Cerrando la puerta al Autoritarismo Populista
Cuando la manipulación y la demagogia no tienen ideología
JoseSo (José Solano-Saborío)
La historia política del último siglo nos ha dejado un catálogo inquietante de líderes que, desde trincheras ideológicas opuestas, han coincidido en algo esencial: la habilidad para seducir, manipular y someter a sus pueblos bajo un relato cuidadosamente diseñado. El fenómeno inicia en el Siglo XX y se sigue consolidando, con líderes carismáticos como Mussolini y Hitler, con su estética marcial y su retórica de destino nacional; Stalin, con su culto al proletariado y su maquinaria de terror; Bolsonaro, con su nostalgia militarista y su cruzada contra “enemigos internos”; Daniel Ortega, con su revolución convertida en feudo personal. Todos, a su manera, han entendido que el poder no se sostiene solo con armas, sino con narrativas que colonizan la mente colectiva. Y en esto, la psicología social tiene mucho que decir: la construcción de un “nosotros” virtuoso frente a un “ellos” corrupto o peligroso activa mecanismos tribales ancestrales, reforzados por la repetición constante y la simplificación de problemas complejos en consignas fáciles de digerir.
La politología observa que, más allá de la etiqueta ideológica, estos liderazgos comparten un patrón: concentración de poder, debilitamiento de contrapesos institucionales y uso estratégico de crisis —reales o fabricadas— para justificar medidas excepcionales. La sociología añade que, en contextos de desigualdad y frustración, el líder fuerte se presenta como el atajo emocional frente a la lentitud de la democracia deliberativa. Y la antropología recuerda que el mito del caudillo salvador es tan viejo como las primeras aldeas: siempre hay quien promete orden a cambio de obediencia, y siempre hay quien acepta el trato.
En el plano histórico, la popularidad inicial de estos personajes suele estar anclada en un momento de quiebre: la humillación de Versalles para Hitler, la crisis del liberalismo italiano para Mussolini, la devastación de la guerra civil rusa para Stalin, el colapso institucional brasileño para Bolsonaro, la transición fallida en Nicaragua para Ortega. El guion se repite: identificar un enemigo común, desacreditar a la prensa y a la academia, monopolizar la interpretación de la realidad y, cuando es necesario, reescribirla.

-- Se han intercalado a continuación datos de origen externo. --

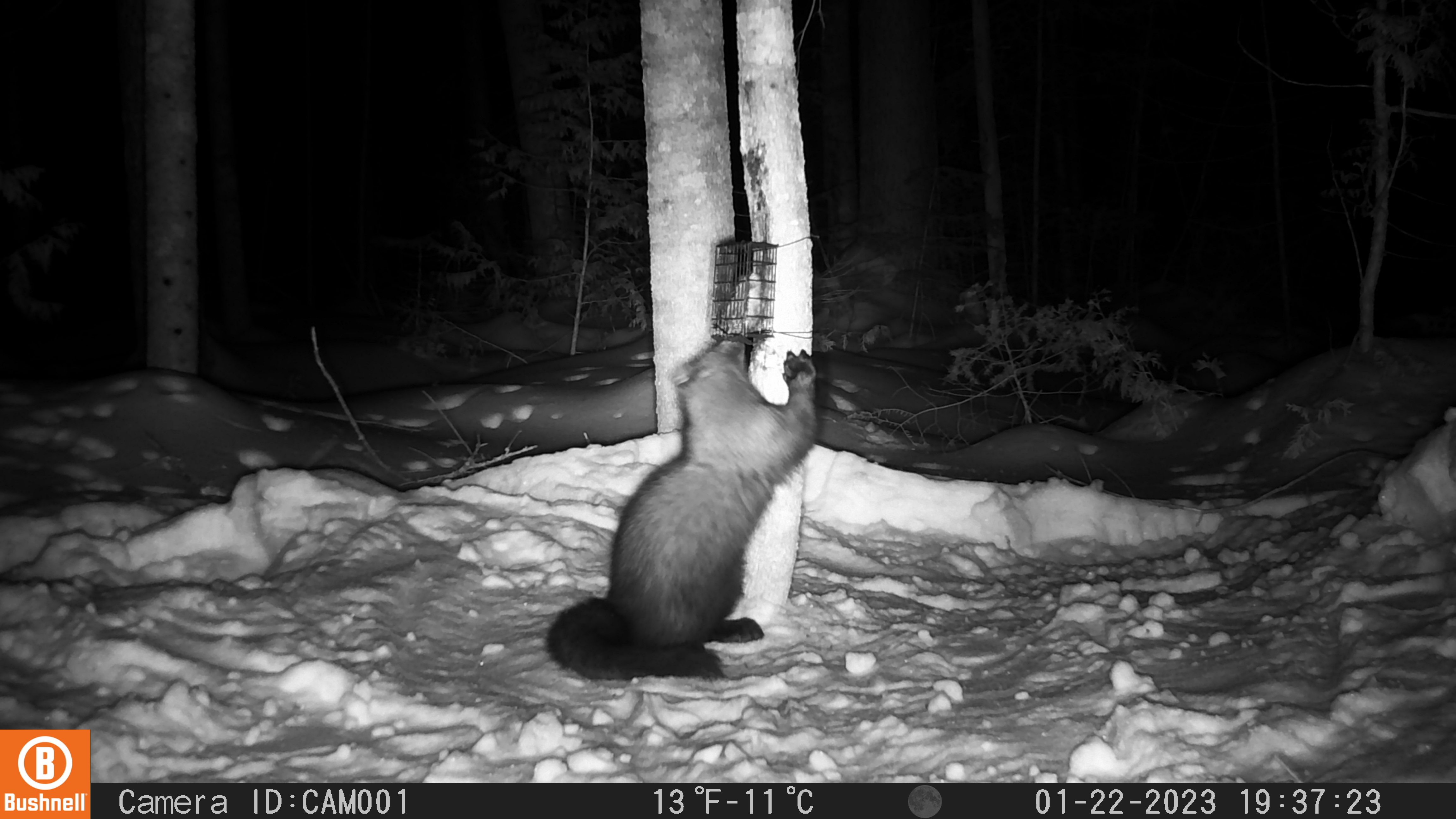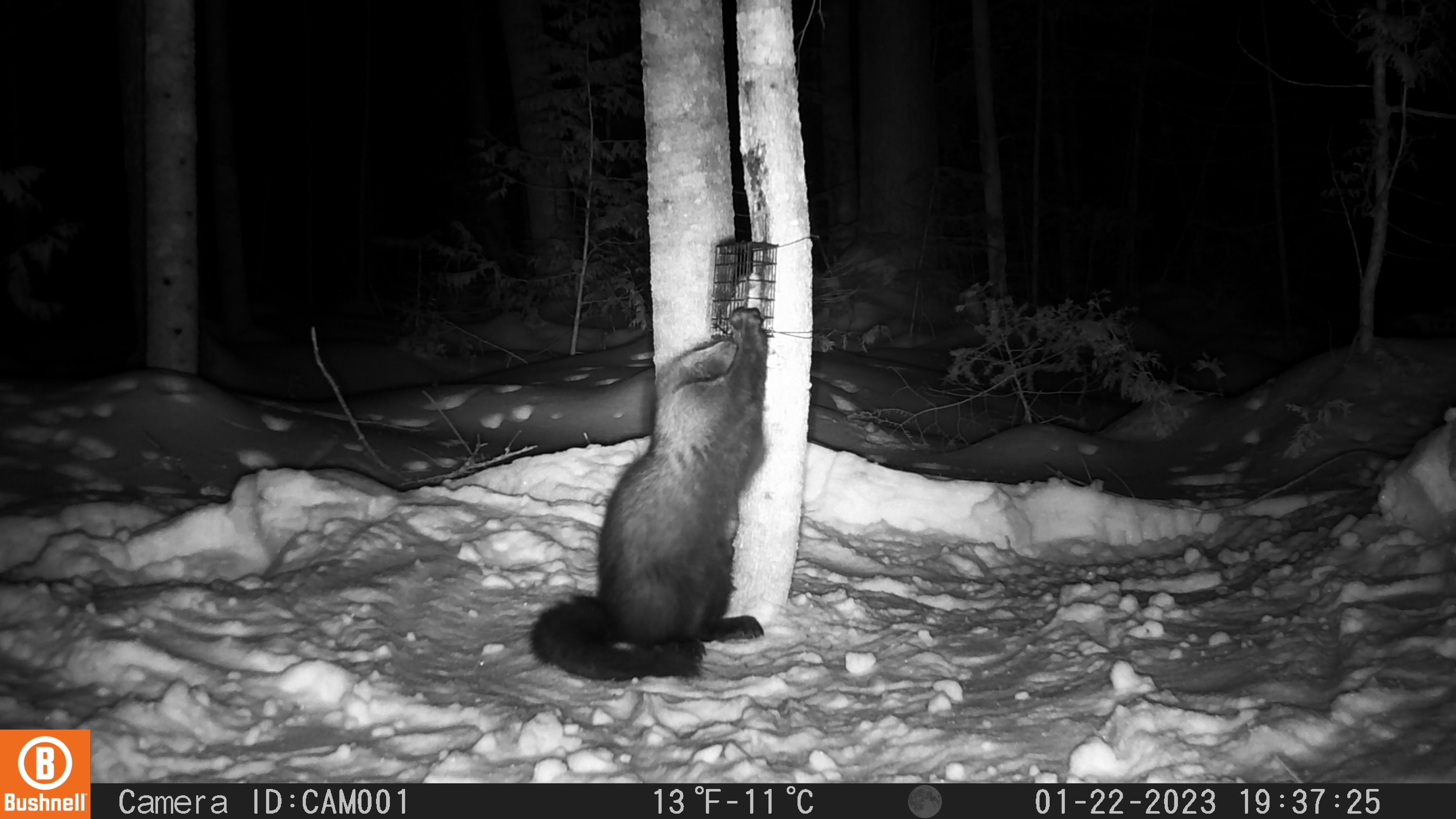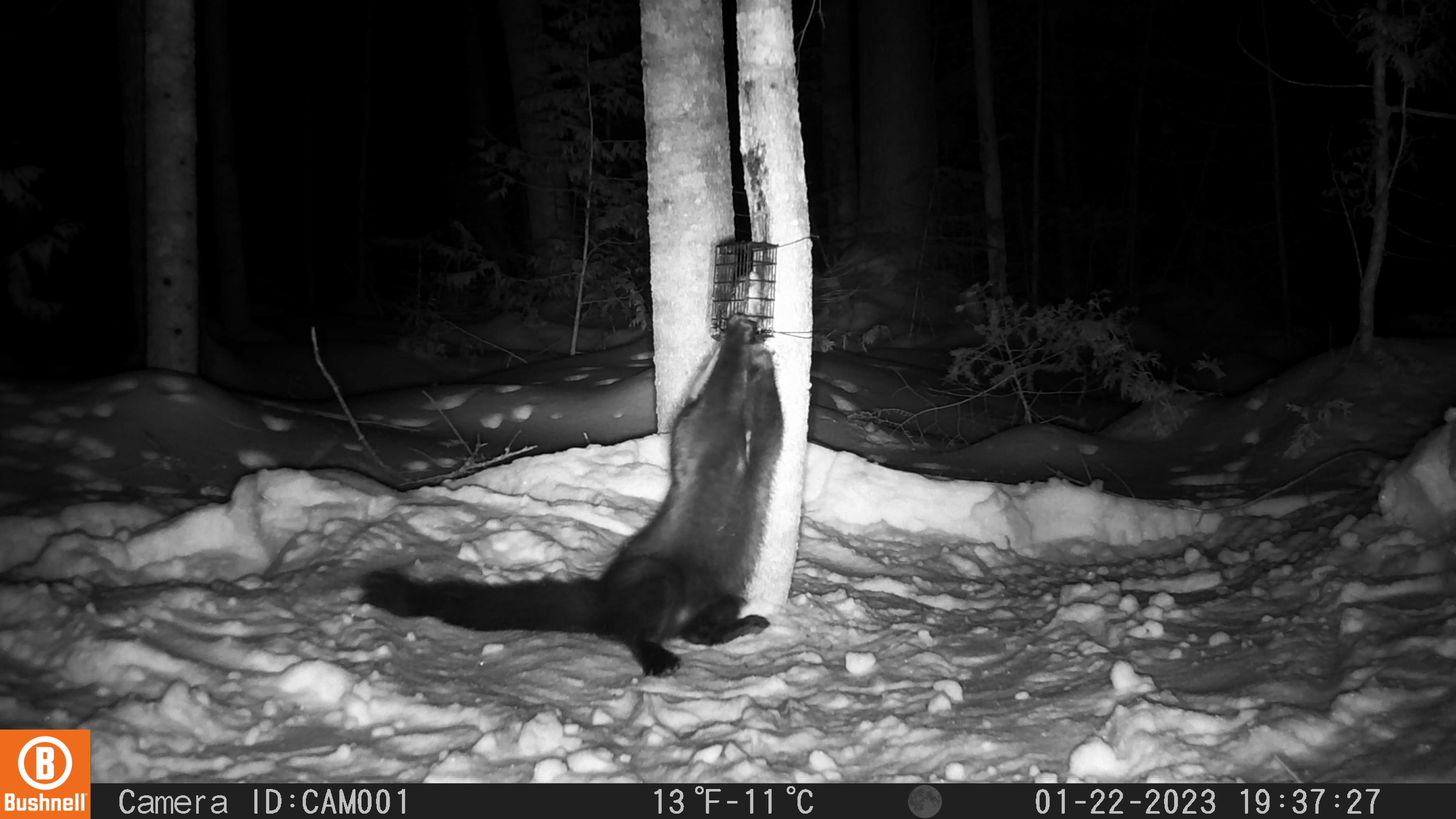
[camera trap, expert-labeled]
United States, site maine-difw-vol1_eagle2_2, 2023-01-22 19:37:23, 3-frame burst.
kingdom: Animalia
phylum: Chordata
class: Mammalia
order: Carnivora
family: Mustelidae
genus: Pekania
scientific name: Pekania pennanti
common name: fisher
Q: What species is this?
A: Fisher (Pekania pennanti).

En este punto, resulta inevitable que algunos analistas tracen paralelismos con líderes contemporáneos, incluso en democracias consolidadas. En Costa Rica, el presidente Rodrigo Chaves Robles ha sido señalado por especialistas por su estilo autoritario, confrontativo y por el uso de la posverdad como herramienta política. Al igual que otros líderes populistas, ha atacado de forma sistemática a la prensa independiente, desacreditando a periodistas y medios para erosionar la confianza ciudadana en las fuentes de información verificable. La estrategia es conocida: si el mensajero es percibido como enemigo, el mensaje deja de importar. Además, su confrontación con otros poderes del Estado y su retórica de “yo contra la élite” encajan en el molde clásico del outsider que, paradójicamente, se convierte en el centro absoluto del poder.
El método es casi artesanal en su eficacia: conferencias de prensa convertidas en monólogos, interrupciones y descalificaciones públicas a colaboradores para reafirmar jerarquía, uso de un lenguaje que mezcla tecnicismos con frases coloquiales para proyectar simultáneamente autoridad y cercanía. El resultado, como en los casos históricos, es una polarización creciente que fortalece la base leal y margina a los críticos. Y aunque las circunstancias costarricenses distan mucho de los escenarios de represión abierta de un Stalin o un Ortega, la lógica subyacente —controlar el relato, debilitar contrapesos, personalizar el poder— es inquietantemente familiar.
La ironía, claro, es que muchos de estos líderes llegan al poder prometiendo devolverlo “al pueblo”. Pero, como bien sabe la historia, el pueblo rara vez recibe la factura completa hasta que es demasiado tarde. Y entonces, el “salvador” se revela como lo que siempre fue: un hábil narrador de epopeyas que, entre líneas, escribía su propio manual de permanencia. Porque, al final, la ideología puede ser de izquierda o de derecha, pero el molde del autócrata populista aspirante a dictador es universal… y, por desgracia, atemporal.